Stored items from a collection

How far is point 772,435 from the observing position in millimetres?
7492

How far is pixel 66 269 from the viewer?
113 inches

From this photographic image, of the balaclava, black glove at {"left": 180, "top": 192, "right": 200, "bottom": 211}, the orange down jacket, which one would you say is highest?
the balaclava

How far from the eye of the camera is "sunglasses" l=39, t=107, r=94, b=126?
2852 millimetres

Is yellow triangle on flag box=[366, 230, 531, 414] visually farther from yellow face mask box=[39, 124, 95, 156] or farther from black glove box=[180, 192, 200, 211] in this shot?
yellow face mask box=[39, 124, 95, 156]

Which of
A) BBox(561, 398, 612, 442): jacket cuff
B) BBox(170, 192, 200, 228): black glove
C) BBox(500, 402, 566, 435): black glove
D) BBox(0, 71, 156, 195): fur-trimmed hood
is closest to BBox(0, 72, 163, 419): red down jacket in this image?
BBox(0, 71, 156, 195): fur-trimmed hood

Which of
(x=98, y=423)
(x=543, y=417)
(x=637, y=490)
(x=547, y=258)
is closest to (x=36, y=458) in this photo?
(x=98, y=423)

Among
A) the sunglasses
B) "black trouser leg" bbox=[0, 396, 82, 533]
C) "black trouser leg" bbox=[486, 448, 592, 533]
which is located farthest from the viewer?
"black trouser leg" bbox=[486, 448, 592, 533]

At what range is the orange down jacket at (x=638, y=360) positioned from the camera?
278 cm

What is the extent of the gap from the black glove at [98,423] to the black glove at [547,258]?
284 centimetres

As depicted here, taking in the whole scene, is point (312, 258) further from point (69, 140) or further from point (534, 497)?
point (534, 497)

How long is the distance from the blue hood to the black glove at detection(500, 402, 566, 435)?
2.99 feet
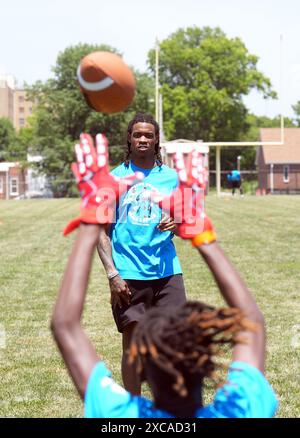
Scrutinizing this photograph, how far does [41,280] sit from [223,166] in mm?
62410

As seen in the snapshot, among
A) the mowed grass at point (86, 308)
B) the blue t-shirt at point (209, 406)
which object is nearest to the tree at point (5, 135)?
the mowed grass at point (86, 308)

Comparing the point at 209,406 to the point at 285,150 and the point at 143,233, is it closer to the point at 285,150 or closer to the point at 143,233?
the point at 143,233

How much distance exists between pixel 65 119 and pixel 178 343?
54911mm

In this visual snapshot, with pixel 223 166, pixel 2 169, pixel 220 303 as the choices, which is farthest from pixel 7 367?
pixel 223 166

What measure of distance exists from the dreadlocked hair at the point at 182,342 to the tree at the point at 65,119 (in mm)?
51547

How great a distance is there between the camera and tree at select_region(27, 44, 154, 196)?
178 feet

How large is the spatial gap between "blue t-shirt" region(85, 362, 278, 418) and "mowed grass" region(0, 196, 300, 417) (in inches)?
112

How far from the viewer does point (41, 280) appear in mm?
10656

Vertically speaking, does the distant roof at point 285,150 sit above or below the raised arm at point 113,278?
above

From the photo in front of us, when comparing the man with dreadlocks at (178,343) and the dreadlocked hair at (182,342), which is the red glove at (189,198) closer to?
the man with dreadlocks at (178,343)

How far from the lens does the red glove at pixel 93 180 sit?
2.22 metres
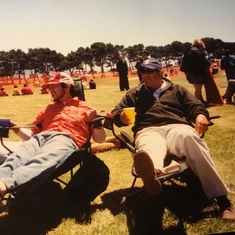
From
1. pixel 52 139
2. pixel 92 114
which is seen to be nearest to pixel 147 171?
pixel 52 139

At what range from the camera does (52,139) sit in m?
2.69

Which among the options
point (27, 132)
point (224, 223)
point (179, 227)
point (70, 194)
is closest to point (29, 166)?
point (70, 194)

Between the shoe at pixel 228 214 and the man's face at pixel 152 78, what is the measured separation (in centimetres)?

## GOAL
Switch every "closest" in the records to "nearest", leaving all else unchanged, and give the records again without the pictures.

## EXERCISE OUTPUT
How far is point 772,435 from the observing position in millimetres?
7492

How far is pixel 66 269 from the viewer?
113 inches

From this photographic image, of the balaclava, black glove at {"left": 180, "top": 192, "right": 200, "bottom": 211}, the orange down jacket, which one would you say is highest?
the balaclava

How far from the eye of the camera is "sunglasses" l=39, t=107, r=94, b=126?
2852 millimetres

Is yellow triangle on flag box=[366, 230, 531, 414] visually farther from yellow face mask box=[39, 124, 95, 156] or farther from black glove box=[180, 192, 200, 211] in this shot?
yellow face mask box=[39, 124, 95, 156]

Which of
A) BBox(561, 398, 612, 442): jacket cuff
B) BBox(170, 192, 200, 228): black glove
C) BBox(500, 402, 566, 435): black glove
D) BBox(0, 71, 156, 195): fur-trimmed hood
is nearest to BBox(0, 72, 163, 419): red down jacket in this image?
BBox(0, 71, 156, 195): fur-trimmed hood

Which of
(x=98, y=423)
(x=543, y=417)
(x=637, y=490)
(x=547, y=258)
is nearest to (x=36, y=458) in this photo?
(x=98, y=423)

Among
A) the sunglasses
B) "black trouser leg" bbox=[0, 396, 82, 533]
C) "black trouser leg" bbox=[486, 448, 592, 533]
which is located farthest from the viewer?
"black trouser leg" bbox=[486, 448, 592, 533]

At what range is the orange down jacket at (x=638, y=360) positioned from the camera?
278 cm

What is the extent of the gap from the black glove at [98,423] to the black glove at [547,258]?
284 centimetres

As depicted here, taking in the whole scene, is point (312, 258) further from point (69, 140) or further from point (534, 497)?
point (534, 497)

How long is the distance from the blue hood to the black glove at detection(500, 402, 566, 435)?
2.99 feet
Scrutinizing this photograph, how far does [41,280] sit from [223,166] in mm?
62410

As seen in the snapshot, among
A) the mowed grass at point (86, 308)
B) the blue t-shirt at point (209, 406)
which object is nearest to the tree at point (5, 135)?
the mowed grass at point (86, 308)

Comparing the point at 209,406 to the point at 285,150 and the point at 143,233, is it closer to the point at 285,150 or closer to the point at 143,233?
the point at 143,233

How much distance exists between pixel 65 119 and pixel 178 343?
54911mm

In this visual snapshot, with pixel 223 166, pixel 2 169, pixel 220 303 as the choices, which is farthest from pixel 7 367?
pixel 223 166

What measure of distance exists from the dreadlocked hair at the point at 182,342 to the tree at the point at 65,119 (in mm)?
51547

How great a distance is there between the camera and tree at select_region(27, 44, 154, 196)?
178 feet

How large is the spatial gap between "blue t-shirt" region(85, 362, 278, 418) and "mowed grass" region(0, 196, 300, 417) (in inches)?
112

How far from the viewer does point (41, 280) appear in mm?
10656

Vertically speaking, does the distant roof at point 285,150 sit above or below the raised arm at point 113,278?
above

From the photo in front of us, when comparing the man with dreadlocks at (178,343) and the dreadlocked hair at (182,342), which is the red glove at (189,198) closer to?
the man with dreadlocks at (178,343)

How far from the lens does the red glove at pixel 93 180 sit?
2.22 metres
From
1. pixel 52 139
2. pixel 92 114
which is seen to be nearest to pixel 147 171?
pixel 52 139

At what range from the camera does (52,139) sit in m?
2.69

Which among the options
point (27, 132)
point (224, 223)
point (179, 227)
point (70, 194)
is nearest to point (29, 166)?
point (70, 194)

Between the shoe at pixel 228 214 and the man's face at pixel 152 78, what is the measured separation (in centimetres)?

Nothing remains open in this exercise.